A learning experience on the streets of Baltimore
Every day as Helen Bodell goes to and from work as a chaplain at a Providence, R.I., hospital, she comes in contact with homeless people. She’s never sure how to act or what to say.
Saturday, during General Synod 2017, she was able to ask two men who have experienced homelessness for their advice.
Bodell, a member of Newman Congregational Church in Rumford, R.I., was one of about 50 delegates and visitors who took part in an injustice walk, a service project that gave them an opportunity to learn more about homelessness in Baltimore.
Participants took a bus ride away from the well-appointed Convention Center and trendy Inner Harbor to a neighborhood that is home to a healthcare center for the homeless and several missions and shelters, including Earl’s Place, which is run by United Ministries, a UCC CHHSM member.
At Earl’s Place, Bodell asked the two guides – Damien and Jeff– both members of the Baltimore Area Faces of Homelessness Speakers Bureau, who led some of the walks – what to do when meeting a homeless person.

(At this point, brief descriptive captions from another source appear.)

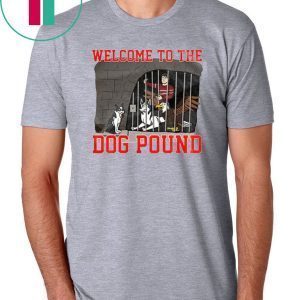 Welcome To The Dog Pound Tee Shirt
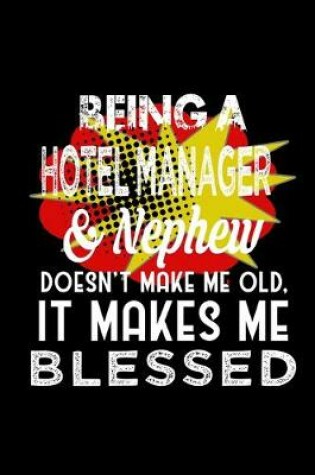 Cover of Being a hotel manager & nephew doesn't make me old it makes me blessed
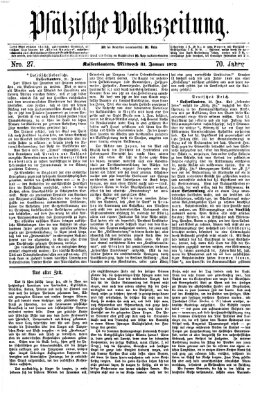Pfälzische Volkszeitung Mittwoch 31. Januar 1872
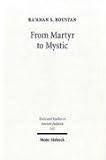 From Martyr to Mystic: Rabbinic Martyrology & the Making of Merkavah Mysticism (Studies & Texts in Ancient Judaism)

“Acknowledge them. Don’t turn your head away,” Jeff said. “The hardest part of being homeless is not feeling a part of the community. You can make someone’s day, sometimes, by saying a simple hello.”
Jeff said he doesn’t recommend giving money to a homeless person, but said he will sometimes give them bus tokens or soft granola bars (dental care is not available to many who are disadvantaged).
Bodell also had a chance to chat with Bruce, a resident at Earl’s Place, who was recovering from knee replacement surgery. Bruce said he had needed the surgery for a long time, but couldn’t get it before moving into Earl’s Place.
“I’m safe here. I can recuperate here,” said Bruce, who is receiving temporary disability payments, a percentage of which he pays to Earl’s for rent. “I don’t have to worry about where I’m going to be. I don’t have to worry about putting a roof over my head. If it wasn’t for this place, where would I be? There is no way you could do this on the streets.”
Bodell, who is a member in discernment, said she appreciated the learning experience provided by the injustice walks.
“It is very compelling that the Synod organizers recognized that we’re here at this conference in a community that has a profound issue with homelessness,” she said. “I have been struck by the graciousness of the people I’ve spoken with.”
Tiffany Vail, a Synod newsroom volunteer, is Associate Conference Minister for Communications, serving three UCC Conferences of Southern New England-Connecticut, Massachusetts and Rhode Island.